Answer
(a) $v = 3t^2-12$
$a = 6t$
(b) The particle is moving upward when $t \gt 2$
The particle is moving downward when $0 \lt t \lt 2$
(c) 23
(d) We can see the graphs below.
(e) When $t \gt 2$, the particle is speeding up.
When $0 \lt t \lt 2$, the particle is slowing down.
Work Step by Step
(a) $y = t^3-12t+3$
$v = \frac{dy}{dt} = 3t^2-12$
$a = \frac{dv}{dt} = 6t$
(b) We can find the time $t$ when $v = 0$:
$v = 3t^2-12 = 0$
$3(t^2-4) = 0$
$(t-2)(t+2) = 0$
$v=0~~$ when $~~t = 2$
When $t \gt 2$, the velocity is positive.
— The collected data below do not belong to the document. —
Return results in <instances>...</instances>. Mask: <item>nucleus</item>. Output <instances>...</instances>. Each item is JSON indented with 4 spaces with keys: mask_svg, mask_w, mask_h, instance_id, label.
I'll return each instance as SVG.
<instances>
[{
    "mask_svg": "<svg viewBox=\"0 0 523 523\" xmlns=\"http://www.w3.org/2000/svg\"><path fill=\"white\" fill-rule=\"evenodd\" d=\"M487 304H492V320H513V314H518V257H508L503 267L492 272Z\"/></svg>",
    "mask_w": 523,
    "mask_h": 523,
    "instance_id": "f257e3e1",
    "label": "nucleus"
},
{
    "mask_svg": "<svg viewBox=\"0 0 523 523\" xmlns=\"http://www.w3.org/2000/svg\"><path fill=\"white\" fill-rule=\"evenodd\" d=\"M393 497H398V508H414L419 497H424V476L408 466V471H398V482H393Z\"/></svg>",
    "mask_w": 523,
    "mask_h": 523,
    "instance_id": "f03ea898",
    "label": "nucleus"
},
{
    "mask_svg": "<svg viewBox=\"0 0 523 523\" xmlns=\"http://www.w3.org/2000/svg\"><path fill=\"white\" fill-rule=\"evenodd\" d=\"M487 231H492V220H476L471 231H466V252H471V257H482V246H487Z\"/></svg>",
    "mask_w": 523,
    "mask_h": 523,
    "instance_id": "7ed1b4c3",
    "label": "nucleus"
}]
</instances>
Thus the particle is moving upward when $t \gt 2$
When $0 \lt t \lt 2$, the velocity is negative.
Thus the particle is moving downward when $0 \lt t \lt 2$
(c) At $t = 0$:
$y = (0)^3-12(0)+3 = 3$
At $t = 2$:
$y = (2)^3-12(2)+3 = -13$
At $t = 3$:
$y = (3)^3-12(3)+3 = -6$
We can find the distance $d$ the particle travels in the first 3 seconds:
$d = 16+7 = 23$
(d) We can see the graphs below.
(e) The particle is speeding up when the magnitude of the velocity is increasing. Thus, the particle is speeding up when the velocity is moving farther from the horizontal axis, and the particle is slowing down when the velocity is moving closer to the horizontal axis,
When $t \gt 2$, the particle is speeding up.
When $0 \lt t \lt 2$, the particle is slowing down.